• BEREITGESTELLTER AUSZUG:
========
Einige Aspekte an der ungenauen Berichterstattung stechen ins Auge: 1. Nicht jedes Gebiet der Toskana ist betroffen. 2. Einige DOCGs in der Toskana organisieren sich selbst um Fälschungen und irreguläre Weine zu verhindern. 3. DOCGs – wie Chianti Classico – haben der Fälschung sowie dem Panschen schon vor diesem vermeintlichen Chianti-Weinskandal den Kampf angesagt. Die Nachrichtenticker deutscher Presseagenturen scheint dies nicht viel zu interessieren. 4. Wird im aktuellen Weinskandal nicht deutlich, ob Weinerzeuger aus der Toskana überhaupt darin verstrickt sind oder ob Kriminelle einfach nur eine Lieferung umetikettiert haben.
Bezüglich eigener Anstrengungen solche Dinge zu verhindern, teilte beispielsweise die DOCG Chianti Classico im Februar dieses Jahres mit, eigene “Prüfagenten” in den Handel zu schicken. “Es handelt sich hier um einen wichtigen Schritt für die neuen Schutz- und Überwachungsfunktionen der italienischen Weinkonsortien, der es ermöglicht, die Produkte auf dem Markt zu prüfen und festzustellen, ob sie mit den zertifizierten Weinen, welche die Appellation auf dem Etikett offiziell tragen dürfen, übereinstimmen. Die Prüfagenten sind gesetzlich anerkannt und ihre Tätigkeit ist eine zusätzliche Sicherheit für den Endverbraucher,” so Giuseppe Liberatore, Direktor des Consorzio del Chianti Classico.
========
• ANGEZEIGTE INFORMATIONEN:

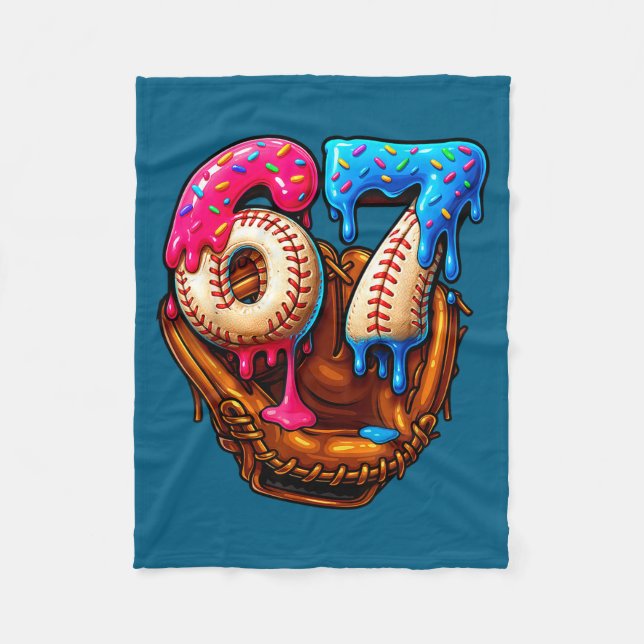 Couverture Polaire Six Seven Baseball Candy Drip 6-7 Meme  (Devant)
========
• WAS ERWARTET WIRD: Schreiben Sie den Auszug über die Berichterstattung zum Chianti-Weinskandal im Anschluss an seinen letzten Satz weiter.

• ANTWORT ZUR AUFGABE:
Die Verunsicherung durch Weinskandale in der Toskana beim Verbraucher wächst hingegen. So gab es im April 2008 Berichte über die Verwendung anderer Rebsorten im Brunello. Nun wurden vor zwei Wochen 10 Millionen Liter als Chianti DOCG gekennzeichneter Wein beschlagnahmt. Dieser für den Export in die USA vorgesehene Wein sei nach Angebe des italienischen Landwirtschaftsministerium minderwertig gewesen. Mit der Tragweite der Weinskandale in Italien aus den Jahren 1986 und 1992 hat dies aber nicht viel zu tun.
Recherchen? Sind die out? Gut, dass du das hier klarstellst.
Die Medienlandschaft ist doch nur darauf aus Aufmerksamkeit zu erreichen, was das Beispiel deutlich macht
ein fast gelungener promotion gag!! oder doch wahr?? und wie krieg ich es raus
Hi Heike, hallo Sepp,
was dieses Beispiel zeigt, so ist Recherche sicherlich ein kostbares, weil seltenes Gut. Ich bin mir nicht sicher, ob es damit mal besser bestellt war. Es scheint mir nur so zu sein, dass niemals die Möglichkeiten zur Recherche besser waren als heute. Und das ist aus meiner Sicht auch ein Grund, wieso es bei dieser Agenturmeldung auffällt, dass hier Defizite bestehen.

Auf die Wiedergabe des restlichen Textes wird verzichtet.